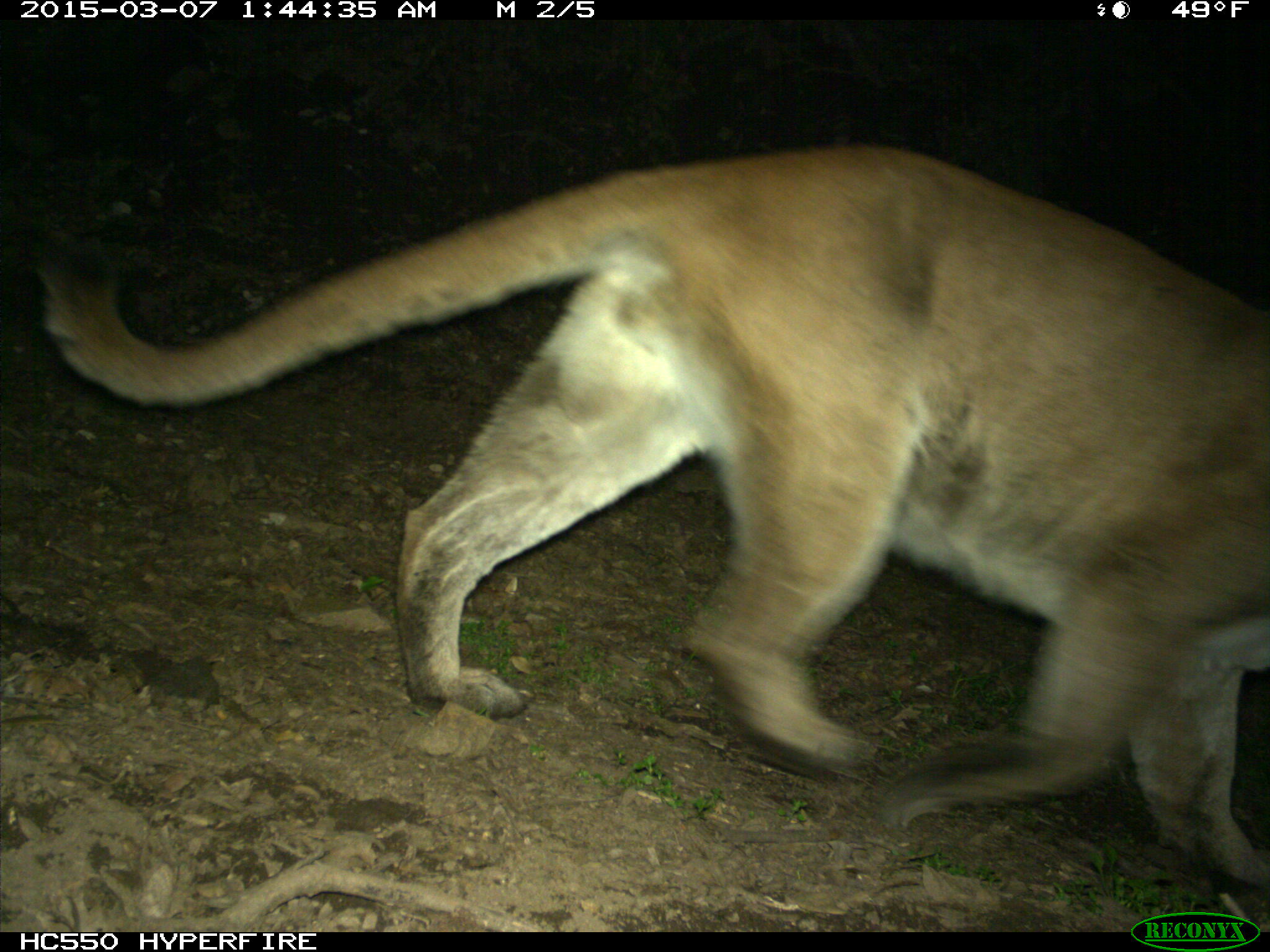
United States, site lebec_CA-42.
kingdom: Animalia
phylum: Chordata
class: Mammalia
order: Carnivora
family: Felidae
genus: Puma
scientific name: Puma concolor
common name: mountain lion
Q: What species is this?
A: Puma concolor (mountain lion).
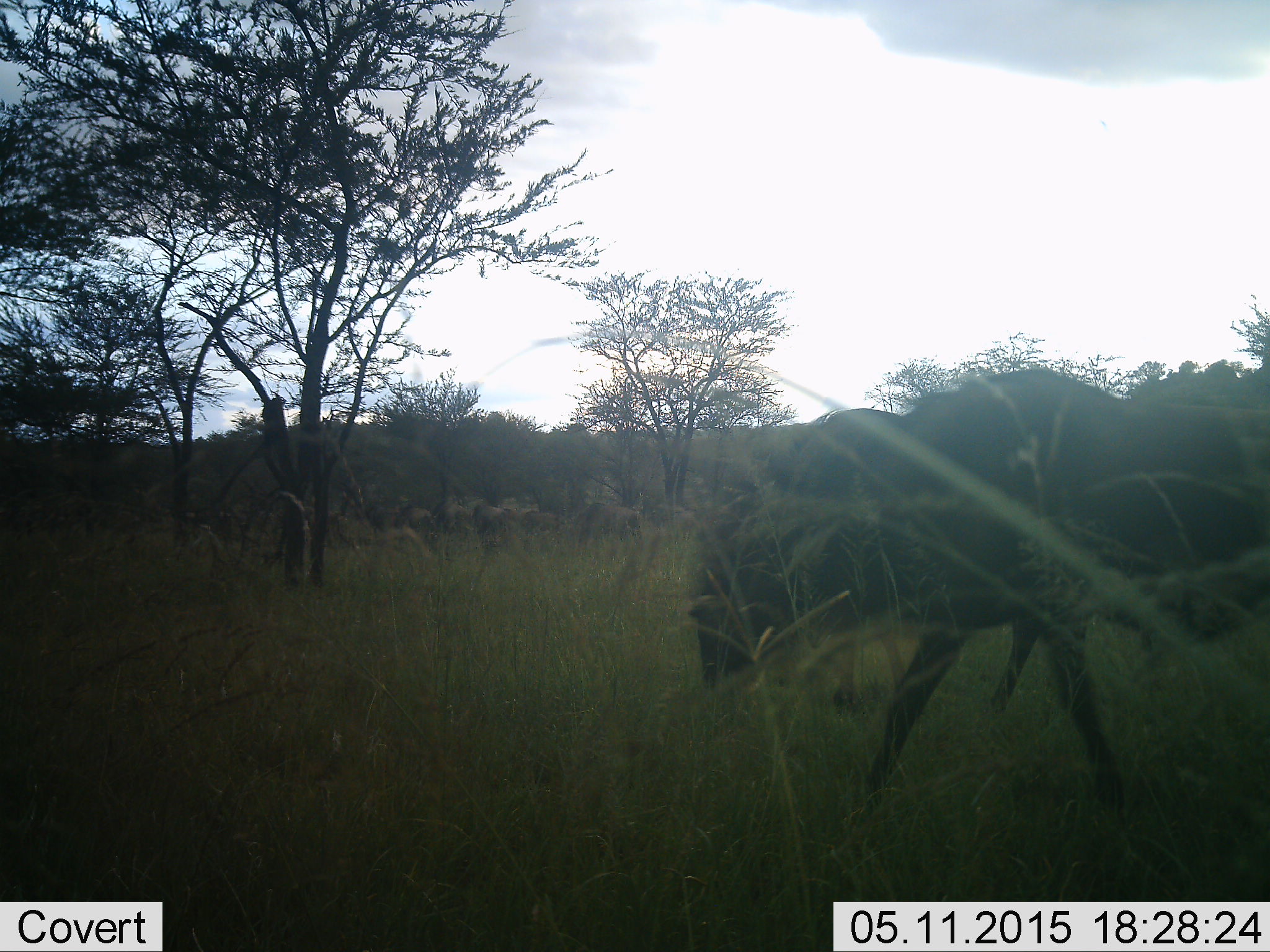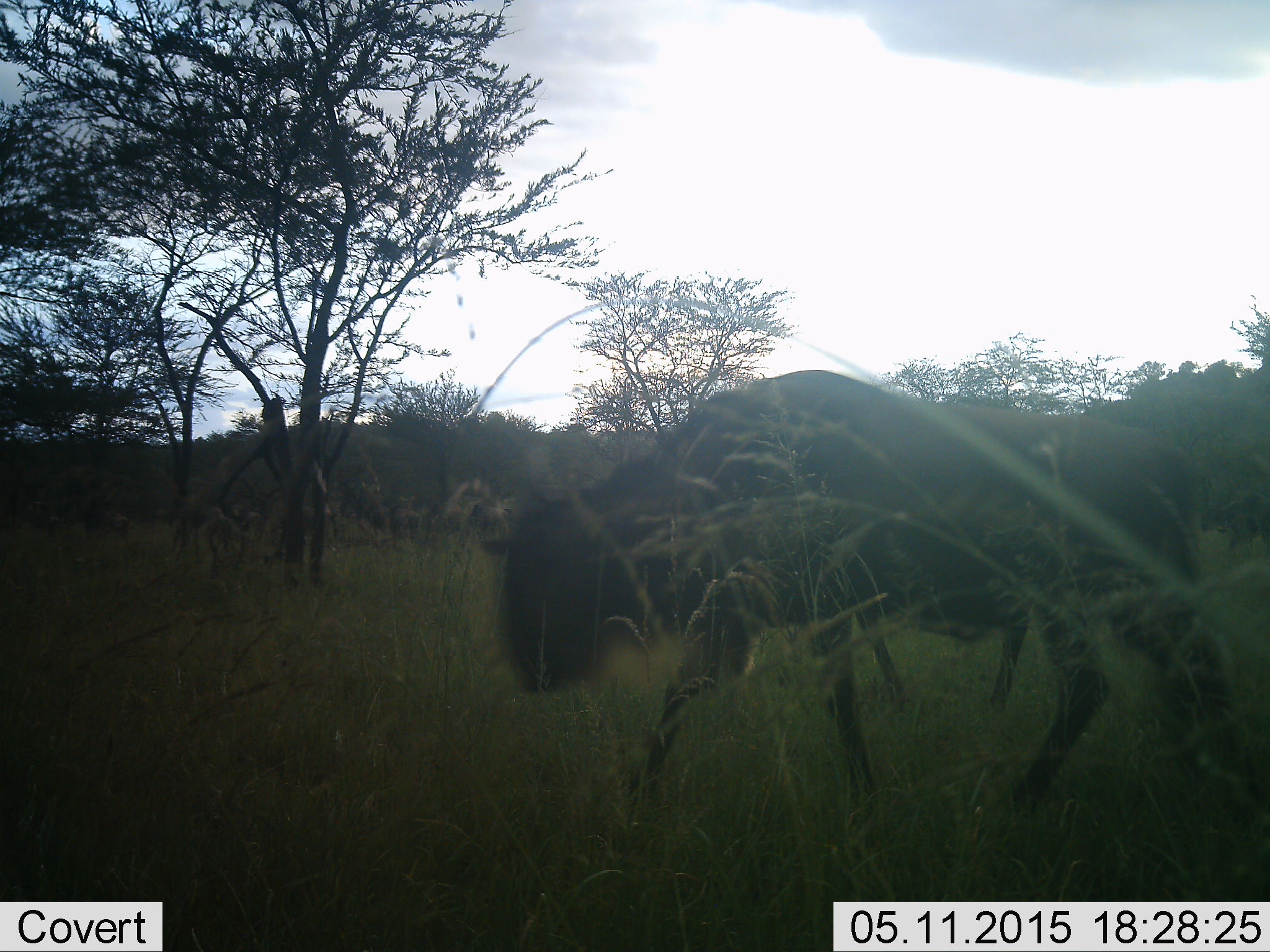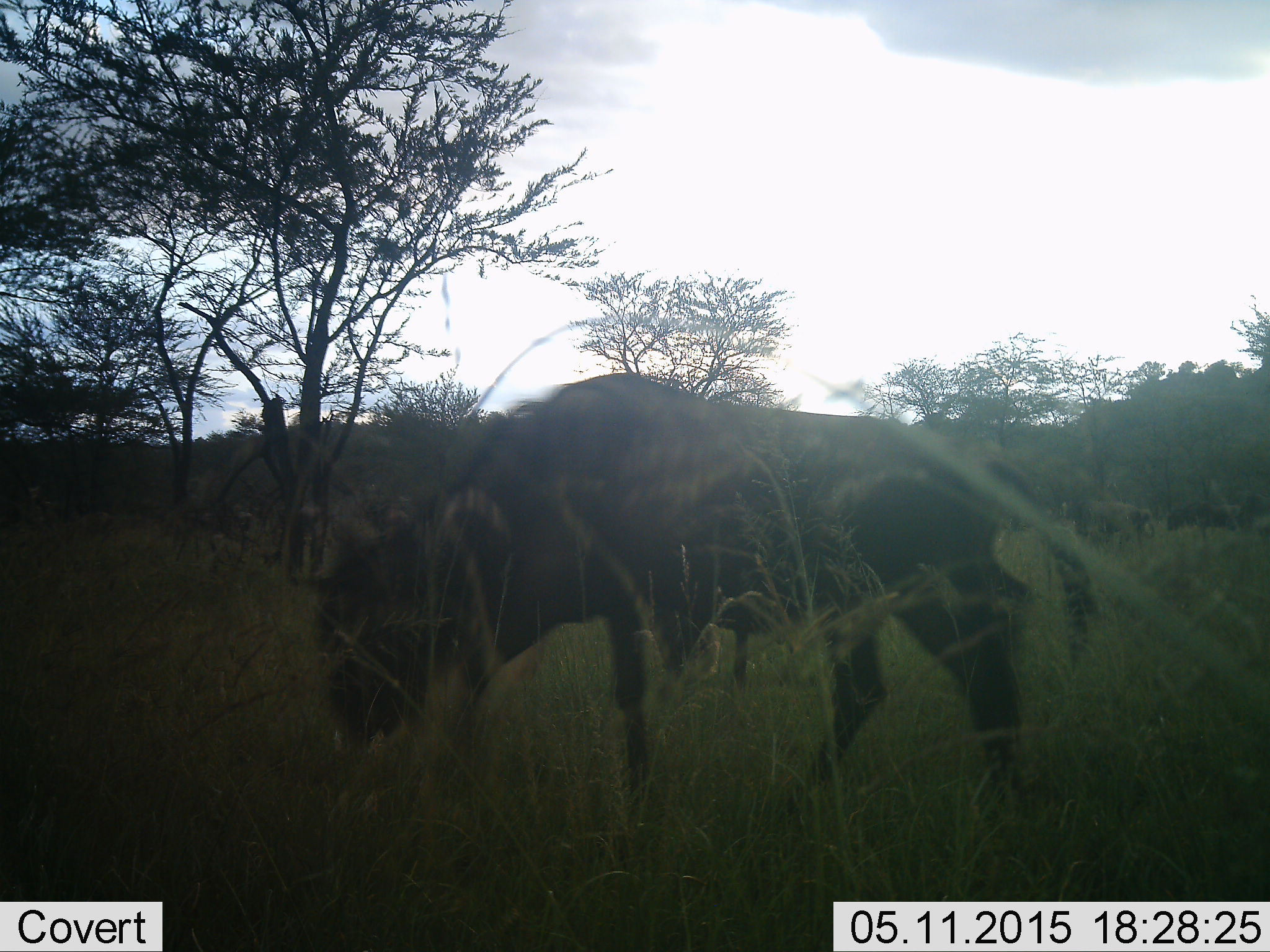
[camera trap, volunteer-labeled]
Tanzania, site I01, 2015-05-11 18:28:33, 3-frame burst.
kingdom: Animalia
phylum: Chordata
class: Mammalia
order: Artiodactyla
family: Bovidae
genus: Connochaetes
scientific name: Connochaetes taurinus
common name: blue wildebeest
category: wildebeest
Wildebeest (blue wildebeest) (Connochaetes taurinus), count 2. Behavior (volunteer vote fractions): standing 10%, resting 0%, moving 100%, interacting 0%. Young present (vote fraction): 0%. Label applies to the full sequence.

Task to complete: Write out each line of the data above exactly, starting at the top and finishing with the line containing "scientific name: Connochaetes taurinus"; omit the pictures.

The completed task:
United States, site lebec_CA-42.
kingdom: Animalia
phylum: Chordata
class: Mammalia
order: Carnivora
family: Felidae
genus: Puma
scientific name: Puma concolor
common name: mountain lion
Q: What species is this?
A: Puma concolor (mountain lion).
[camera trap, volunteer-labeled]
Tanzania, site I01, 2015-05-11 18:28:33, 3-frame burst.
kingdom: Animalia
phylum: Chordata
class: Mammalia
order: Artiodactyla
family: Bovidae
genus: Connochaetes
scientific name: Connochaetes taurinus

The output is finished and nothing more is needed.